One of the common themes you hear around homeschoolers is that so many lessons can be taught through real life. One that irritates me is "teach writing by writing thank-you notes." Unless we're getting married or having a baby, most of us just don't have to write that many thank-yous, and I assume that most of our children are in neither position. The other one is fractions-by-cookies. "Make cookies. Look at what they're learning."
Well, yes. But I have an issue with the "just make cookies" idea, besides dental objections. It's true I had my own first exposure to fractions by making cookies with my mother. ("It says put in 1, funny line, 2 cups of peanut butter. What's that mean?") But there's more to math than just recognizing what 3/8 of a cup looks like, or even that if you put two of those together you get 3/4 of a cup. There seem to be an awful lot of excellent cooks out there who still get nervous around fractions. Some of them are homeschooling moms, and that worries me.
One of the most interesting arithmetic concepts--that my teachers somehow forgot to point out in school until we did algebra--is that multiplication, division, and fractions are all interchangeable. Connected. Once you understand this, arithmetic gets so much easier.
Consider 2/3 of 5.
In Miquon Math you learn that the word "of" can be written "x." As in "times." If something doesn't make sense to you with the word "times," try substituting "of." Or the other way around. So 2/3 x 5 is the same as 2/3 of 5. If you don't know what 2/3 of 5 is, you can figure it out with multiplication. Everybody knows how to multiply fractions, right? (much easier than learning to add them) So 10/3, or 3 1/3. Simple. Little kids can get "of." You write "1/2 x 10," and they say 5. They've just multiplied fractions.
And then there's that cancelling-out maneuver. When you add this to your arsenal, you have some powerful arithmetic tools going for you. You know what I mean, right?
Like 3/10 x 5/9. Of course you can multiply the tops and the bottoms, and you end up with 15/90. And then you can fool around reducing, and you get 1/6. But sometimes that's a lot of work. So you can cancel out the numbers that criss-cross; and you know why, don't you? Because
3/10 x 5/9 is the same as 3 x 5 over 10 x 9 (I'm not sure how to get those to line up properly).
And you could write that 5 x 3 over 10 x 9; and you could split those back up and write 5/10 x 3/9 . And if you reduced the fractions before you multiplied, you'd have 1/2 x 1/3 = 1/6.

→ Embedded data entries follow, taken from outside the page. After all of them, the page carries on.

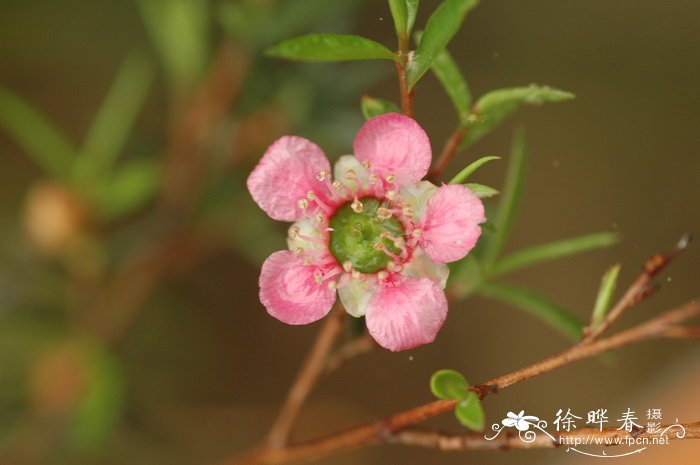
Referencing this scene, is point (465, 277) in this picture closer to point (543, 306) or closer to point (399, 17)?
point (543, 306)

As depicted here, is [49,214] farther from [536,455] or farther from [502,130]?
[536,455]

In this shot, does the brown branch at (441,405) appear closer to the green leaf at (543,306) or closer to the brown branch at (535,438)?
the brown branch at (535,438)

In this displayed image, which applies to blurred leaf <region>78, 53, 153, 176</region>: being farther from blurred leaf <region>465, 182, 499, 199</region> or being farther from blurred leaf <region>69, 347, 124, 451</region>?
blurred leaf <region>465, 182, 499, 199</region>

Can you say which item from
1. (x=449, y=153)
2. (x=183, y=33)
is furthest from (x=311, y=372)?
(x=183, y=33)

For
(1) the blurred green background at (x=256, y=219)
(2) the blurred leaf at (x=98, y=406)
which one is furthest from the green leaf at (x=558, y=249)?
(2) the blurred leaf at (x=98, y=406)

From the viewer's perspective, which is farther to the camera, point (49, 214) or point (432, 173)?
point (49, 214)

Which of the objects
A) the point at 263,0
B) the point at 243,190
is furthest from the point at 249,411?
the point at 263,0

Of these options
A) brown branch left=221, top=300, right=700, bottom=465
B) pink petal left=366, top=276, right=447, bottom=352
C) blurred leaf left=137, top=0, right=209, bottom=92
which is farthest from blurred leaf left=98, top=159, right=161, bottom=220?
pink petal left=366, top=276, right=447, bottom=352
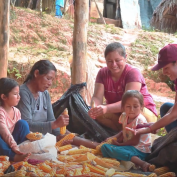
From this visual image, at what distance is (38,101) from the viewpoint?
379 centimetres

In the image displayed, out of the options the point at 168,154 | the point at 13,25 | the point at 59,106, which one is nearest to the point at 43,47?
the point at 13,25

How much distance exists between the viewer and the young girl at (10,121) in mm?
3023

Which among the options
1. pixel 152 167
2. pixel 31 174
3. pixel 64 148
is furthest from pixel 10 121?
pixel 152 167

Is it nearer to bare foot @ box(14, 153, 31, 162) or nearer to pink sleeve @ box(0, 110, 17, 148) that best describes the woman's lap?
bare foot @ box(14, 153, 31, 162)

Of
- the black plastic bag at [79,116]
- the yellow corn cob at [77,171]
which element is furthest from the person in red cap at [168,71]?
the black plastic bag at [79,116]

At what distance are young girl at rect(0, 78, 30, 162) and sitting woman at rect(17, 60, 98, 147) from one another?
28 centimetres

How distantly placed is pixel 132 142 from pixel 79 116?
52.1 inches

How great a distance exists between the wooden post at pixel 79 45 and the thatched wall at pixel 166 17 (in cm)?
968

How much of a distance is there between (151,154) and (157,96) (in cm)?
670

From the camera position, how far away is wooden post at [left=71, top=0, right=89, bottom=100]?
5.50 m

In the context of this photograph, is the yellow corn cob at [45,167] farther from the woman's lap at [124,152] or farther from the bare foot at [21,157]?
the woman's lap at [124,152]

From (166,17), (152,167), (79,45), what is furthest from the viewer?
(166,17)

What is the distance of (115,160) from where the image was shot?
3145 mm

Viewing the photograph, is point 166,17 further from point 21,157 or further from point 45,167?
point 45,167
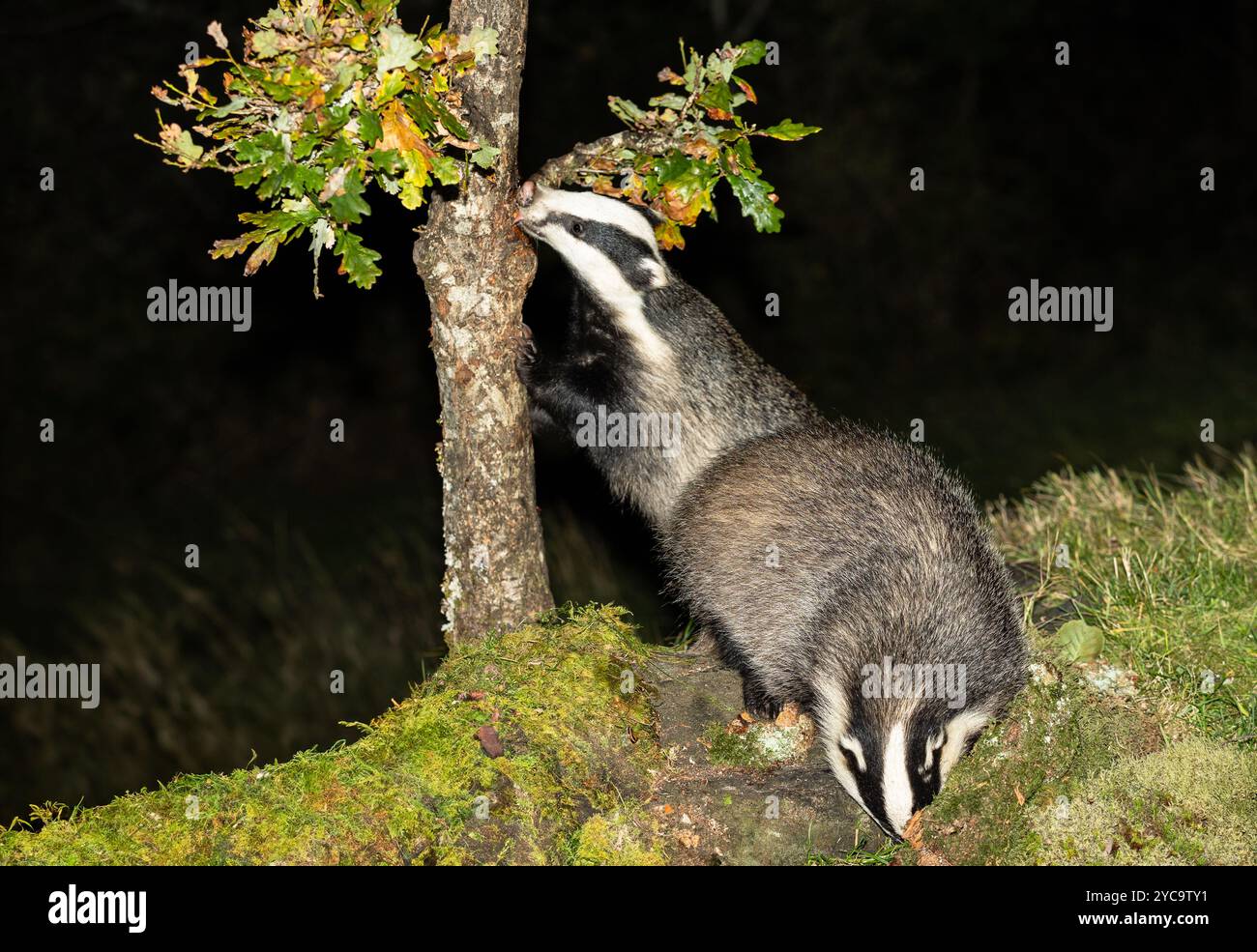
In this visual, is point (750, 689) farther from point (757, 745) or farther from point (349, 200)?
point (349, 200)

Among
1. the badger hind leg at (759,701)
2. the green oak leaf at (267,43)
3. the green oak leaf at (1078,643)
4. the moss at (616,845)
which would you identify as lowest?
the moss at (616,845)

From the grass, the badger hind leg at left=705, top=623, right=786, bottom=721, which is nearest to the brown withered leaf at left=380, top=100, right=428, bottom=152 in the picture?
the badger hind leg at left=705, top=623, right=786, bottom=721

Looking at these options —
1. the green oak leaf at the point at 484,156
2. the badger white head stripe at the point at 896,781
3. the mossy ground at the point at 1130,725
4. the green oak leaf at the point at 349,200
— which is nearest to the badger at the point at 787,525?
the badger white head stripe at the point at 896,781

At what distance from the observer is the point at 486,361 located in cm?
537

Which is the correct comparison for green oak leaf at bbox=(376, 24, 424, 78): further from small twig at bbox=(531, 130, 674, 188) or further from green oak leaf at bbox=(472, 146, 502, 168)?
small twig at bbox=(531, 130, 674, 188)

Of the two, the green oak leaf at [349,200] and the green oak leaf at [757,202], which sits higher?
the green oak leaf at [757,202]

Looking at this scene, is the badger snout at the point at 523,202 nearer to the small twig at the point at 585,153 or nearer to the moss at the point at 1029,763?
the small twig at the point at 585,153

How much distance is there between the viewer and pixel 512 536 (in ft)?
18.2

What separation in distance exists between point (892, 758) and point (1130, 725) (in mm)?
1280

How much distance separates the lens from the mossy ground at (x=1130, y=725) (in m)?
4.62

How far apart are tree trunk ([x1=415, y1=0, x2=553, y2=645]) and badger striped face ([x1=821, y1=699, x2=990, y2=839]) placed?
1.59m

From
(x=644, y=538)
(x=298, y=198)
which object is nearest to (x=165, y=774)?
(x=644, y=538)

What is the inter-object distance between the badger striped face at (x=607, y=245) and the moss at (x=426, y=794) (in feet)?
5.67

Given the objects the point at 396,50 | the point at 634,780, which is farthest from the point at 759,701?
the point at 396,50
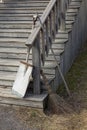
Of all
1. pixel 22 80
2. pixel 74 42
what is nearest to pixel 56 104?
pixel 22 80

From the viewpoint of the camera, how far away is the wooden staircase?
5.86m

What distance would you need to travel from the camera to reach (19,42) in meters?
7.00

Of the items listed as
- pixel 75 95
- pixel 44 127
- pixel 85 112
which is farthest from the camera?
pixel 75 95

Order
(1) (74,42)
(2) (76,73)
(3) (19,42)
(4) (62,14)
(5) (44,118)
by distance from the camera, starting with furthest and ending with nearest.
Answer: (1) (74,42) → (2) (76,73) → (4) (62,14) → (3) (19,42) → (5) (44,118)

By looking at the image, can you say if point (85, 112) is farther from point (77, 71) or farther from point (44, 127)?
point (77, 71)

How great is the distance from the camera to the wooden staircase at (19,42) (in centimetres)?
586

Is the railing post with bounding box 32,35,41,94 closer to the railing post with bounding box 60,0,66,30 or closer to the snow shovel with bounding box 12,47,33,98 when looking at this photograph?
the snow shovel with bounding box 12,47,33,98

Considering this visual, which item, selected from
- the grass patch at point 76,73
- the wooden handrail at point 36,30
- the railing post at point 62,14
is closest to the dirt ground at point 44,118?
the grass patch at point 76,73

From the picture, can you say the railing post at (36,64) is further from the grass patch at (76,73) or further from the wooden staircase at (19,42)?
the grass patch at (76,73)

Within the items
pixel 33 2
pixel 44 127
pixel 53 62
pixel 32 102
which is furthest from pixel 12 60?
pixel 33 2

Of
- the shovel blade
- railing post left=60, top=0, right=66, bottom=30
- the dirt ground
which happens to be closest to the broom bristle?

Well, just in case you need a reminder on this--you don't need to go through all that moving around. You can do the same cancelling out by checking the numbers that are criss-cross with each other in the original equation. The 3 and the 9 cancel out, and the 5 and the 10.
The third point I wish my teacher had remembered to pass on is that fractions are also division. The "funny line" is not just a fraction marker, it's a division sign. 2/3 means 2 divided by 3, or how many 3's in 2, or how much pizza do 3 people get if they split 2 pizzas? Obviously they each get 2/3 (you could have figured that out even without doing fractions), but isn't that still kind of mind-boggling? You say 2 divided by 3, you write 2/3, and you already have your answer.
And what's 5/3 of 2? Obviously, still 10/3. 3 1/3.
What's 5 divided by 3? How many 3's in 5? 5/3, or 1 2/3.
What's 10 divided by 3? How many 3's in 10? 10/3, or 3 1/3.
What's 1/3 of 10? 10/3.
Multiply 1/3 x 10/1. 10/3.
Fractions? Division? How come we're doing all this multiplying all of a sudden? Zing: connections.
This is why I like Miquon Math. I like bigger ways of looking at things than the "this year we do multiplication, next year we do division" approach. And that's why I think you do need to go beyond cookies--unless you have an awful lot of them and a very sharp knife.